Bootham Bar is the oldest entrance into the medieval, walled city of York. It's also one of the entries to a walk along the top of York's ancient walls.

©Ferne Arfin
Before I arrived in York, I'd read about the Barley Hall - a recently discovered medieval townhouse that had been lost in the middle of the medieval city of York. How on earth can you lose a building?

This small, gem of a city has so many medieval treasures and so many twisting lanes and alleys that it is, in fact, possible, to simply lose one or two of them.

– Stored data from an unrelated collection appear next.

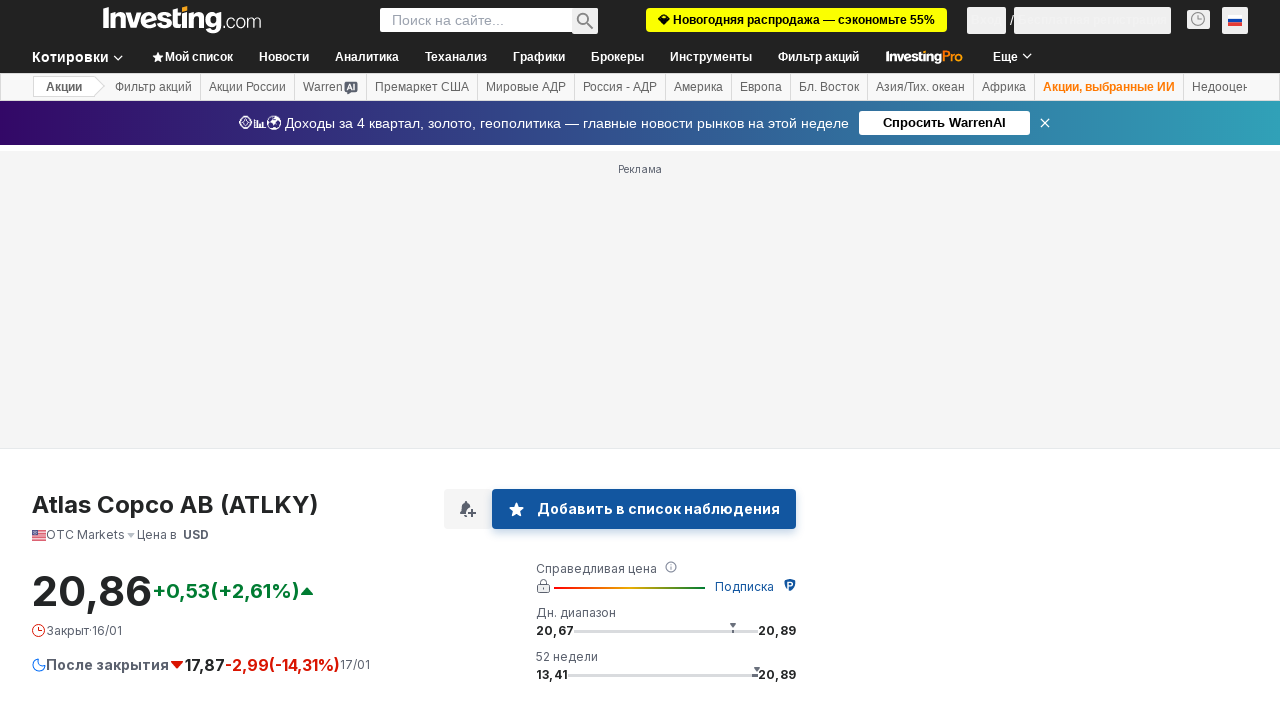

--- FILE ---
content_type: application/javascript
request_url: https://cdn.investing.com/x/5b8e7d7/_next/static/chunks/7065.814001d925c9e050.js
body_size: 2065
content:
"use strict";(self.webpackChunk_N_E=self.webpackChunk_N_E||[]).push([[4816,7065],{4816:(e,t,s)=>{s.r(t),s.d(t,{default:()=>o});var a=s(37876);s(14232);var l=s(5811),n=s(56829),r=s(60332),i=s(65824),d=s(76355),c=s(43970);let m=(0,l.PA)(e=>{let{title:t}=e,{dataStore:{instrumentStore:{instrument:s}}}=(0,n.P)();return(0,a.jsxs)(a.Fragment,{children:[(0,a.jsx)(r.A,{}),(0,a.jsx)(i.Ad,{slot:"tnb_all_positions",customHeight:"104px",className:"mt-8 md:hidden"}),(0,a.jsx)(d.c,{className:"mb-[26px] sm:mb-[34px]"}),s?(0,a.jsx)(c.e,{className:"mb-4",isInstrumentNewsPage:!0,title:t}):null,(0,a.jsx)(i.Ad,{slot:"mid_page_1",label:"Advertisement",className:"my-10 md:hidden"})]})}),u=(0,l.PA)(()=>{var e;let{dataStore:{newsStore:{news:t},instrumentStore:{instrument:s},pageInfoStore:{titles:{h3_head:l}}}}=(0,n.P)();return(0,a.jsx)(m,{baseRoute:null==s||null==(e=s.base)?void 0:e.path,items:t,title:l})}),o=()=>(0,a.jsx)(u,{})},31706:(e,t,s)=>{s.d(t,{A:()=>b});var a=s(37876),l=s(77328),n=s.n(l),r=s(56829),i=s(14232),d=s(68197),c=s(16542),m=s(15520),u=s(52358),o=s(15039),x=s.n(o);let p=e=>{let{href:t,className:s,children:l,disabled:n,isActive:r}=e;return(0,a.jsx)("a",{href:n?void 0:t,className:x()("flex items-center rounded border font-semibold leading-5",r?"border-inv-blue-500 bg-blue/10":"border-[#F7F7F8] bg-[#F7F7F8]",n?"cursor-not-allowed text-secondary/70":"text-link",s),onClick:e=>{n&&e.preventDefault()},children:l})},h=()=>(0,a.jsx)("div",{className:"font-arial leading-4 text-link",children:"..."}),j=(e,t)=>t<=1?e:"".concat(e,"/").concat(t),g=e=>{let{baseUrl:t="",linkLimit:s,current:l,count:n,className:r}=e,{t:d}=(0,c.A)(),[o,g]=(0,i.useState)(9);(0,i.useEffect)(()=>{g(s)},[s]);let v=(0,i.useMemo)(()=>(o%2==0?o-1:o)-2,[o]),b=(v+1)/2,[f,N]=(0,i.useMemo)(()=>{let e=n>o;return[e&&l>b+1,e&&l<n-b]},[l,v,b,n,o]),w=(0,i.useMemo)(()=>Array.from({length:v}),[v]),k=(0,i.useCallback)((e,s)=>(0,a.jsx)(p,{href:j(t,e),isActive:e===s,className:"p-[11px]",children:e},e),[]),A=w.map((e,t)=>k(t+2,l)),P=w.map((e,s)=>{let n=l-(b-(s+1));return(0,a.jsx)(p,{isActive:s+1===b,href:j(t,n),className:"p-[11px]",children:n},n)}),y=w.map((e,t)=>k(n-(v-t),l));return(0,a.jsxs)("div",{className:x()("mb-4 flex select-none justify-between",r),children:[(0,a.jsxs)(p,{href:j(t,l-1),className:"p-[9px] md:pr-[19px]",disabled:1===l,children:[(0,a.jsx)(m.A,{className:"-scale-x-100 sm:mr-1.5 rtl:rotate-180"}),(0,a.jsx)("span",{className:"hidden sm:block",children:d(u.p.previous)})]}),(0,a.jsx)("div",{className:"flex items-center gap-2",children:n<=o?Array.from({length:n}).map((e,s)=>{let n=s+1;return(0,a.jsx)(p,{href:j(t,n),isActive:n===l,className:"p-[11px]",children:n},n)}):(0,a.jsxs)(a.Fragment,{children:[k(1,l),f&&(0,a.jsx)(h,{}),f&&N?P:f?y:A,N&&(0,a.jsx)(h,{}),k(n,l)]})}),(0,a.jsxs)(p,{href:j(t,l+1),className:"p-[9px] md:pl-[19px]",disabled:l>=n,children:[(0,a.jsx)("span",{className:"hidden sm:block",children:d(u.p.next)}),(0,a.jsx)(m.A,{className:"sm:ml-1.5 rtl:rotate-180"})]})]})},v=e=>{let{currentPage:t,pagesCount:s,paginationHref:l}=e,n=(0,d.dv)("sm",!1),r=(0,d.dv)("md",!1);return s>1?(0,a.jsx)(g,{baseUrl:l,count:s,current:t,linkLimit:r?9:n?5:3}):null},b=e=>{let{currentPage:t,pagesCount:s}=e,{dataStore:{pageInfoStore:l}}=(0,r.P)(),i=t-1,d=t+1,c=/(\/\d*\/?)$/g,m=l.currentUrl.replace(c,""),u=l.origin+m,o=i>0?u.replace(c,"")+(i>1?"/".concat(i):""):"",x=d<=s?u.replace(c,"")+"/"+d:"";return(0,a.jsxs)(a.Fragment,{children:[(0,a.jsxs)(n(),{children:[o&&(0,a.jsx)("link",{rel:"prev",href:o}),x&&(0,a.jsx)("link",{rel:"next",href:x})]}),(0,a.jsx)(v,{currentPage:t,pagesCount:s,paginationHref:m})]})}},43970:(e,t,s)=>{s.d(t,{e:()=>N});var a=s(37876),l=s(56829),n=s(16542),r=s(50089),i=s(53797),d=s(42523),c=s(3841),m=s(65824),u=s(68354),o=s(14232),x=s(8893),p=s(68197),h=s(37402);let j=e=>{let{currentPage:t,pagesCount:s,setPage:l}=e,n=(0,p.dv)("sm",!1),r=(0,p.dv)("md",!1);return s>1?(0,a.jsx)(h.d,{count:s,limit:r?9:n?5:3,current:t,setPage:l,className:"mt-16"}):null};var g=s(31706),v=s(47435),b=s(19917);let f=e=>{var t,s,n;let{title:i,titleLink:d,news:m,internalTitle:u,isInstrumentInternalPage:p}=e,{dataStore:{pageInfoStore:h,newsStore:f,instrumentStore:N}}=(0,l.P)(),w=null==(s=N.instrument)||null==(t=s.base)?void 0:t.id,k=(null==h||null==(n=h.equitiesNewsCategories)?void 0:n.filter(e=>!e.isOVPageOnly))||[],[A,P]=(0,o.useState)(0),[y,S]=(0,o.useState)(!1),[F,I]=(0,o.useState)(m),_=async e=>{window.scrollTo({top:0,behavior:"smooth"}),S(!0),I(await f.fetch({categoryIds:k[A].smlIds,sortField:"updated_at",sortOrder:"desc",page:e,instrumentIds:[Number(w)],limit:r.j4,withPagination:!0})),S(!1)};return(0,a.jsxs)(a.Fragment,{children:[(0,a.jsx)(v.J,{newsCategories:k,activeTabId:A,activateView:e=>{var t,s;if(e!==A){let a;P(e),S(!0),s=null==(t=k[e])?void 0:t.name,window.history.replaceState({},"","#".concat(s)),(a=k[e],f.fetch({categoryIds:a.smlIds,sortField:"updated_at",sortOrder:"desc",instrumentIds:[Number(w)],limit:r.j4,withPagination:!0})).then(e=>{I(e),S(!1)}).catch(()=>{I([]),S(!1)})}}}),y&&(0,a.jsx)(b.E,{}),!y&&(0,a.jsx)(a.Fragment,{children:(null==F?void 0:F.length)>0?(0,a.jsxs)(a.Fragment,{children:[(0,a.jsx)(c.B,{title:i,titleLink:d,titleTest:"link-news",articles:F,internalTitle:u,isNews:!0,isInstrumentInternalPage:p,dataTest:"news-list"}),0===A?(0,a.jsx)(g.A,{currentPage:f.page,pagesCount:f.pagesNumber}):(0,a.jsx)(j,{currentPage:f.page,pagesCount:f.pagesNumber,setPage:_})]}):(0,a.jsx)(x.c,{})})]})},N=e=>{var t,s;let{className:o,isInstrumentNewsPage:x,isInstrumentAnalysisPage:p,title:h,titleDefine:j,hideTitle:g}=e,{t:v}=(0,n.A)(),{dataStore:{instrumentStore:b,newsStore:N,analysisStore:w,pageInfoStore:k}}=(0,l.P)(),A=b.instrument,P=null==A||null==(t=A.name)?void 0:t.parentName,y=null==A||null==(s=A.base)?void 0:s.path,S=k.newsLink||(0,i.a)(y,r.cG),F=x?N.news:N.news.slice(0,r.el),I=k.analysisLink||(0,i.a)(y,r.rU),_=p?w.analysis:w.analysis.slice(0,r.n2),C=!x&&_.length>0,L=!p,T=(0,u.ux)(j,h,P,v,d.p);return(0,a.jsxs)("div",{className:o,children:[L?(0,a.jsx)(f,{title:g?"":v(d.p.newsHeadline,{SYMBOL:P}),titleLink:S,news:F,internalTitle:T,isInstrumentInternalPage:x}):null,C?(0,a.jsxs)(a.Fragment,{children:[(0,a.jsx)(m.Ad,{slot:"mid_page_1",label:"Advertisement",className:"my-10 md:hidden"}),(0,a.jsx)(c.B,{title:v(d.p.analysisHeadline,{SYMBOL:P}),titleLink:I,titleTest:"link-analysis",articles:_,internalTitle:T,className:L&&C?"mt-12":"",isInstrumentInternalPage:p,dataTest:"analysis-list"})]}):null]})}},70080:(e,t,s)=>{s.d(t,{A:()=>l});var a=s(14232);let l=s(49680).Bd?a.useLayoutEffect:a.useEffect}}]);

The only way to really find Medieval York is to plunge into the snickelways and ginnels of this ancient city.

The what?!

My York friend Valerie France, who writes occasional food columns and contributes pictures, handed me an amazing little book: A Walk Around the Snickelways of York, by Mark W. Jones, which explained it all.

Author Jones actually created the term snickelway in the 1980s by blending snicket - a passageway between walls or fences, ginnel - a narrow passageway between or through buildings, and alleyway - a narrow street or lane. Now local people in York use the word as if it is as old as the city of York itself.

Armed with a copy of Jones's book, I headed for Bootham Bar, one of the entrances through York's ancient walls. The gateways through York's walls are called bars and Bootham Bar is the oldest, marking a nearly 2,000 year old Roman way into the city.